For the first time in three years signs of weakness are emerging in the performance of commercial vehicle (CV) loans, according to Crisil Ratings.
Delinquencies in CV loans are increasing, with monthly collection ratio (MCR) of Crisil-rated CV pools dropping below 95 per cent for the first time since 2009, as per the portfolio analysis of non-banking financial companies (NBFCs).
This decline in collection efficiency indicates that borrowers are increasingly delaying repayments. There is, therefore, a likelihood of increase in non-performing assets (NPAs) over the next few quarters.
Says Pawan Agrawal, Senior Director, Crisil Ratings, “The performance of heavy CV loans is the weakest, because of a sluggish economy, industry overcapacity, and increasing input costs.”

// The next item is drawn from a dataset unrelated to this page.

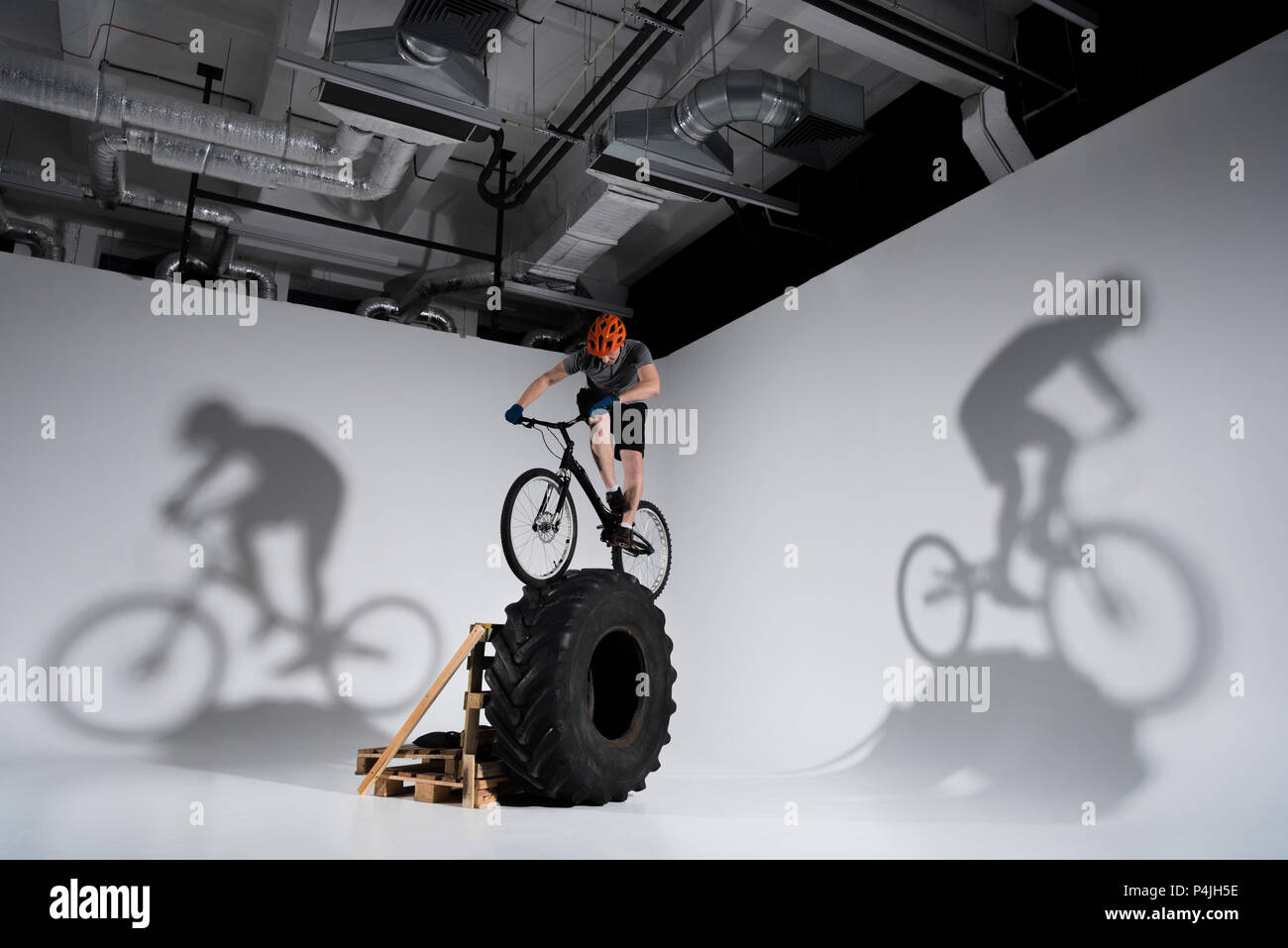 young athletic trial biker balancing on tractor wheel - Stock Image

The sub-par collection levels may continue over the next few quarters, reflecting the adverse impact of reduced freight demand on CV owners and their inability to pass on increases in fuel and labour costs.
Transport operators’ earnings and debt-servicing capability has been eroded substantially. Hence, the delinquencies are likely to gradually deepen and move beyond 180 days, leading to a potential rise in NPA levels, said Crisil in its report.
The report said that the 90-plus days-past-due levels, an indicator of loans not repaid for more than 90 days, has increased by about 100 basis points over the last nine months ended December 2012.
The NBFCs, under the aegis of the Finance Industry Development Council, had made a plea to the Reserve Bank of India that since they largely cater to the “un-banked” segments of society, it would be imprudent to bring the asset classification norms of NBFCs (a loan becomes non-performing if interest/principal is unpaid for 180 days) at par with banks.
The Usha Thorat committee on issues and concerns in the NBFC sector had recommended the switch from 90-days past due to 180-days.